Consigne:
Répondez, s'il vous plaît, à ces questions d'après le texte sur le Maroc :
1. Que veut dire Al Maghreb, le nom arabe du Maroc ?
2. En quelle année le Maroc a-t-il connu le « Protectorat » ?
3. Combien de temps « la République du Rif » a-t-elle vécu ?

Extrait du texte:
=====
Peu de Français savent que le nom arabe du Maroc est Al Maghreb et encore moins d'entre eux savent que Al Maghreb veut dire l'Occident. Le Maroc est effectivement l'Occident du monde arabo-musulman, là où se couche le soleil.
Sa proximité avec l'Europe occidentale ( 15 km de l'Espagne) et l'empreinte d'une longue histoire arabo-andalouse fait de lui un trait d'union entre l'Europe, l'Afrique Sub Saharienne et le monde arabe. Hassan II disait : " Le Maroc est comme un arbre qui plonge ses racines en Afrique et étend ses feuillages en Europe"
Un peu d'histoire:

La civilisation arabo-musulmane a laissé un patrimoine culturel, scientifique et architectural incalculable en Andalousie. Cette civilisation s'est étendue à son apogée en 1086, de l'Espagne jusqu'au Sénégal et au Niger. De grands savants arabes, berbères et juifs ont marqué leur époque et introduit " la civilisation" dans une Europe en pleine décadence. Cette Europe connaitra l'inquisition, puis la Renaissance, puis le Siècle des Lumières, puis la Révolution Industrielle qui l'ont porté dans des contrées lointaines dans les conquêtes du monde.

Le Maroc ne connaitra le "Protectorat" qu'en 1912, suite à son endettement dû aux indemnités de guerres ( 1844 bataille d'Isly) perdues et suite au bras de fer Franco-Anglais et au traité d'Algésiras de 1905 qui octroie aux puissances européennes de l'époque le statut de "nations favorisées" avec les faveurs économiques et juridiques qui en découlent. Mais le Maroc traversait une période sombre de son histoire avec les luttes tribales; le Makhzen, pouvoir royal se confinant à Fes et à Meknès et abandonnant la majeure partie du pays, devenue "bled Essiba", le territoire sans gouvernance où sévit la guerre civile.

Le protectorat a constitué de ce fait un élément fédérateur et les tribus sécessionnistes ont mené une résistance farouche contre les colons français et espagnols à tel point que le pays n'a été entièrement contrôlé qu'après la réédition d'Abdelkrim El Kattabi en 1926 dans les montagne rifaines du Nord du Maroc et après que son armée ait été gazée par l'armée espano-allemande. Un crime de guerre ni officiellement reconnu, ni pardonné à ce jour. Mais "la République du Rif" que le combattant a proclamé en 1921 aprés la victoire d'Anoual sur les Espagnols aura vécu 5 ans.
=====
Données enregistrées:
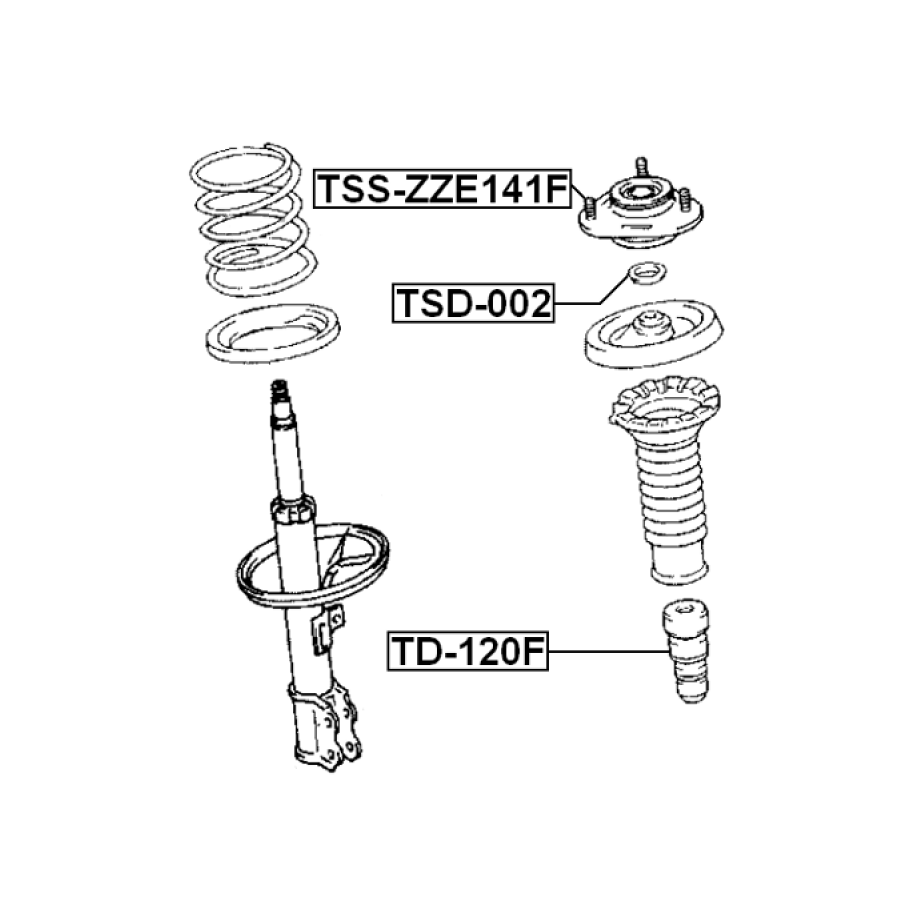 TSS-ZZE141F

TSD-002

TD-120F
=====
Réponse rédigée:
1. L'Occident.
2. En 1912.
3. Cinq ans.